I knew our feathered friend would be in good hands with you but tell us....exactly how does one tuck in a rooster for a nap? Does he get a blankie?
Caren, I love CLUE! Miss Scarlet in the lair with the crop....
:-)
EZ Bake Oven!
I lourved my Easy Bake. Culinary finesse by 100 watt light bulb.
The brownies were pretty good but the pretzels and the candy? Bleach.
That's when I started experimenting with chocolate chip cookies...and scones...and cakes...and...
I still love board games, but not many people I know or have the opportunity to spend time with do too. I remember the winter of 1977-1978, we had tons and tons of snow. We were out of school for like a month. We were all going stir-crazy at home, and I've never played so much Monopoly in my life. I still like Monopoly though, and I have the National Parks version now. :)
Ooh, Trish, you should try Sequence! It's a game some friends at church turned us on to. The whole family is addicted now!
Joan, you're right, the EZ Bake brownies were the best! Cookies came out pretty well, too, as did the tiny little cakes. But it took FOREVER and I always wanted it to OPEN! I pretty much left that to my sisters and just went straight to Mama's oven. *g*
Fun post. We had a lot of kids in our neighborhood, most of the girls would play jacks, the boys, shoot marbles, hop-scotch, jump-roping (my sisters was great at double-dutch). Tag and hide-go-seek were popular, and the hula-hoops were lots of fun one year, gave us lots of laughs.
I loved playing with paper-dolls indoors, my nieces today can't even be bothered. We all loved the board games - Candyland, Chutes and Ladders, then later favorites were Clue and Battleship. Another favorite was Caroom, sort of like a miniature pool, shooting round checkers across the board into the net pockets.
Caren and Joan, I would have LOVED to have had an EZBake Oven! (That and a Snoopy Sno-Cone machine...)
And Caren, let me know if you get that little non-athletic club together--not sure I'm much good at poetry either, but I'll give it a go! :) (Maybe if it somehow involved chocolate, too...)
Yep, p226, your mom's a goddess!
Good evening all! Joan, you got the shoelace thru the conker with a really big needle of course. I cannot tell you how many of my Mom's big sewing needles we bent or broke doing this!
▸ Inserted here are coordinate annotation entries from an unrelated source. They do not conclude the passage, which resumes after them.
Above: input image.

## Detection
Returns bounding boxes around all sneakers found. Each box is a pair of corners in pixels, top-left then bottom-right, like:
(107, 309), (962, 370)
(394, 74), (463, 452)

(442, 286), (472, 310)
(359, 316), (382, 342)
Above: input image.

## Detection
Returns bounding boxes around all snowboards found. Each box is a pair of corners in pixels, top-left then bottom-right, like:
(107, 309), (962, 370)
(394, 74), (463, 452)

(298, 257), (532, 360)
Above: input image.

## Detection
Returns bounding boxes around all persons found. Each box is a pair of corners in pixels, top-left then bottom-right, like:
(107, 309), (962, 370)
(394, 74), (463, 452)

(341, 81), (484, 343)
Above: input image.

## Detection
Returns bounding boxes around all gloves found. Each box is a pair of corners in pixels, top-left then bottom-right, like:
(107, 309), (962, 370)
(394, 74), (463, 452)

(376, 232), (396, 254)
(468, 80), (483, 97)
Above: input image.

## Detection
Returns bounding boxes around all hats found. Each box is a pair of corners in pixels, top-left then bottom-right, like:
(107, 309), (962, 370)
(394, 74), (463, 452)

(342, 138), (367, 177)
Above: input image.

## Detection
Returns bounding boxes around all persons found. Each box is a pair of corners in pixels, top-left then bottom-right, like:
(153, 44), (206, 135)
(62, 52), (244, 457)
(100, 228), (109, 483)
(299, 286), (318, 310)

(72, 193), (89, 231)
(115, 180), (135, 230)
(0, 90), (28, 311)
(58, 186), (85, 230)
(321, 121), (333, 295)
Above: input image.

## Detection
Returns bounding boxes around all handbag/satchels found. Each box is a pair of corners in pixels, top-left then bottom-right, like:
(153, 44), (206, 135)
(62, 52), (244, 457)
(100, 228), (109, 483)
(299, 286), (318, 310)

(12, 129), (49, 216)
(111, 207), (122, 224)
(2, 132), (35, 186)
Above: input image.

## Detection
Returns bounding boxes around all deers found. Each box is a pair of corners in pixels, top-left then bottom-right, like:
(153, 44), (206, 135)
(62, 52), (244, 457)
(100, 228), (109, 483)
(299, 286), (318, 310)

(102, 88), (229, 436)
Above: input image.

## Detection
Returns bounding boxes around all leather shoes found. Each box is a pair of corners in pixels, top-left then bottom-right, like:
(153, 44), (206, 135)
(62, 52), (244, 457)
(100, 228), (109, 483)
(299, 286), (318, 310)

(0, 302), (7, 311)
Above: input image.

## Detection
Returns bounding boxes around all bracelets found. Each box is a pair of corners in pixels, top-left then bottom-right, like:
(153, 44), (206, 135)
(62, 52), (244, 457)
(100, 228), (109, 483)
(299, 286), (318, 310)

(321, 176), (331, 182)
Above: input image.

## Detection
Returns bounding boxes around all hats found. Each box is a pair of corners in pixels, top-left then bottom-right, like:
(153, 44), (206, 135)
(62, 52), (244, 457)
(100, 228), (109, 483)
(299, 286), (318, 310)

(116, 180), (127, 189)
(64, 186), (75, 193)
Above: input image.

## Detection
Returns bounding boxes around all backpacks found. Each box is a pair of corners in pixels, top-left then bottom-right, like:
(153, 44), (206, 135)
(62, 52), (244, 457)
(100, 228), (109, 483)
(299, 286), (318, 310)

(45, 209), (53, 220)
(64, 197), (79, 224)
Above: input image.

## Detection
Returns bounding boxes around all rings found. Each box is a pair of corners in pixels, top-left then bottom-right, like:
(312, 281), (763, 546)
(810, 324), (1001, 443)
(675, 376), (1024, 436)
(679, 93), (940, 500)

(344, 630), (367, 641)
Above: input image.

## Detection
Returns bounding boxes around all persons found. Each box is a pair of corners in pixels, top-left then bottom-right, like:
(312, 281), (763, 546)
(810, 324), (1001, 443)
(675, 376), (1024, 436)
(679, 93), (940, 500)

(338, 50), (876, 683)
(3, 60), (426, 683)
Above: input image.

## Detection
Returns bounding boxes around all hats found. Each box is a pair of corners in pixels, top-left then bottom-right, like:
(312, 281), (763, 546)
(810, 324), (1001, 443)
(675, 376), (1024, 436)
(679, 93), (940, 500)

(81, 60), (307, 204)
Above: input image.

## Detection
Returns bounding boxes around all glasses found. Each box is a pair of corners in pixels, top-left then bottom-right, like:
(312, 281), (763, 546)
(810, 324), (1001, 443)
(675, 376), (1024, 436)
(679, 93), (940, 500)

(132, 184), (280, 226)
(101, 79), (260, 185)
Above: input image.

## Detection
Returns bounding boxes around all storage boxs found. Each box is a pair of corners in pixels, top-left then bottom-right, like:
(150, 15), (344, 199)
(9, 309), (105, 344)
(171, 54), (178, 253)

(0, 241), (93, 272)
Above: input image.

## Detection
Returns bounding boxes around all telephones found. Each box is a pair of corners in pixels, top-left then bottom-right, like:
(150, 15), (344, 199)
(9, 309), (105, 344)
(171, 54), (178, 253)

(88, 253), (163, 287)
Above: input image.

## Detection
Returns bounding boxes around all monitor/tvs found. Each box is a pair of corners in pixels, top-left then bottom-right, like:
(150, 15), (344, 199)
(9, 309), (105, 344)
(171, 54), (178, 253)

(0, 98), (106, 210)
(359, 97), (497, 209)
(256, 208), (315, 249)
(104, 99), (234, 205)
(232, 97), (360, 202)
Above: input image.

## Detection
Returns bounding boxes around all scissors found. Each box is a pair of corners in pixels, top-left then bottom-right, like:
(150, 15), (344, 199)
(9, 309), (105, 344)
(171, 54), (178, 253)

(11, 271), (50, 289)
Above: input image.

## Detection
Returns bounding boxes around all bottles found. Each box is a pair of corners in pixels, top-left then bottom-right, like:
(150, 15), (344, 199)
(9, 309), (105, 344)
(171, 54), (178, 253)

And Anna S I zipped that website off to both of my brothers as soon as I got home! I can't wait to hear what they think. Joan, I had one of those pink and blue bouncy horses too!
p226 are you SURE you aren't a brother I never knew about? My two brothers made my Mom prematurely gray with their ramps and jumps for their bikes!
flchen,
I had a Coca Cola dispenser. You twisted this spout thing in a small bottle of Coke (that's the way they came THEN....NOW their (*)(&%$ collector items Grrr)slid it into the casing and pour Coke into these little minature Coke glasses.....less than a shot glass.